● TEXT SECTION:

There are more exoplanets further away from their parent stars than originally thought, according to new astrophysics research.
In a new paper appearing in the Jan. 12 edition of the journal, Nature, astrophysicist Kem Cook as part of an international collaboration, analyzed microlensing data that bridges the gap between a recent finding of planets further away from their parent stars and observations of planets extremely close to their parent star. The results point to more planetary systems resembling our solar system rather than being significantly different.
Gravitational microlensing occurs when light from a source star is bent and focused by gravity as a second object (the lens star), which passes between the source star and an observer on Earth. A planet rotating around the lens star will produce an additional deviation in the microlensing. The first gravitational microlensing observations were made by the Massive Astrophysical Compact Halo Object (MACHO) collaboration, led by Livermore scientists.

● EXERCISE REQUIREMENTS:
a) Decide whether each statement agrees with the exoplanet article: (i) the paper appeared in the Jan. 12 edition of Nature; (ii) the results suggest most planetary systems are quite unlike our solar system; (iii) the first gravitational microlensing observations came from the MACHO collaboration. Answer yes or no for each and quote the words that settle it.
b) Using the exoplanet article, explain in one to three sentences why gravitational microlensing happens and how a planet can show up in it.
c) Write the next part of the exoplanet article, picking up right after its last sentence.
The listing has nothing to do with the exoplanet article.

● DATASET ENTRIES:
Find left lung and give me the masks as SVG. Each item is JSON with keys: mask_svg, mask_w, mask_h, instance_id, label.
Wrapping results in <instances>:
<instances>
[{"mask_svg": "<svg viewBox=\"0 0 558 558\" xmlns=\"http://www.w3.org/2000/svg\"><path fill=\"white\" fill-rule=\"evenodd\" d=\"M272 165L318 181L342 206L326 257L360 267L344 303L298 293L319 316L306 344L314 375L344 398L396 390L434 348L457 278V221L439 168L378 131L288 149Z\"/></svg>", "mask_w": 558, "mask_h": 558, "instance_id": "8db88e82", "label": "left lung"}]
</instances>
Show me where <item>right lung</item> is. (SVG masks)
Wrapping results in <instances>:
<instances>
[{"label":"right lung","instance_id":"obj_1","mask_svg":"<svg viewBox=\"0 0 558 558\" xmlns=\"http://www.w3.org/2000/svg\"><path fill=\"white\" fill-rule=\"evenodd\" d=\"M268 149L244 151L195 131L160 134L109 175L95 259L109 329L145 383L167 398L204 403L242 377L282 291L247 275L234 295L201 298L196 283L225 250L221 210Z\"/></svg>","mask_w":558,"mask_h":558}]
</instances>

● RESULTS IN ORDER:
a)
(i) Yes: "appearing in the Jan. 12 edition of the journal, Nature."
(ii) No: "The results point to more planetary systems resembling our solar system rather than being significantly different."
(iii) Yes: "The first gravitational microlensing observations were made by the Massive Astrophysical Compact Halo Object (MACHO) collaboration."

b) Microlensing happens when a second object, the lens star, passes between a source star and an observer on Earth, and its gravity bends and focuses the source star's light. A planet circling the lens star adds a further deviation to this microlensing.

c)
The new research also determines that a large fraction of planets have orbital distances from 0.5 to 10 sun-Earth distances. In the past, using the Doppler shift technique, most extrasolar planets found were gas giants like Jupiter and Saturn that orbited stars that were much closer to them than the sun is to Earth.
An exoplanet is a planet outside our solar system. Over the past 16 years, astronomers have detected more than 700 confirmed exoplanets and have started to probe the spectra and atmospheres of these worlds. While studying the properties of individual exoplanets is undeniably valuable, a much more basic question remains: how commonplace are planets in the Milky Way?
The team found that approximately 17 percent of stars host Jupiter-mass planets. However, cool-Neptunes and super-Earths are more common, occurring 52 percent and 62 percent, respectively, of the time.
Gravitationally microlensing is very rare. In fact, fewer stars than one per million undergo micolensing at any time.
The team’s result is consistent with every star of the Milky Way, hosting, on average, one planet or more in an orbital distance range of 0.5 to 10 sun-Earth distances.
“Our measurements confirm that low-mass planets are very common and the number of planets increases with decreasing planet mass, in an agreement with the predictions of the core accretion scenario of planet formation,” Cook said. “Planets around stars in our galaxy appear to be the rule rather than the exception.”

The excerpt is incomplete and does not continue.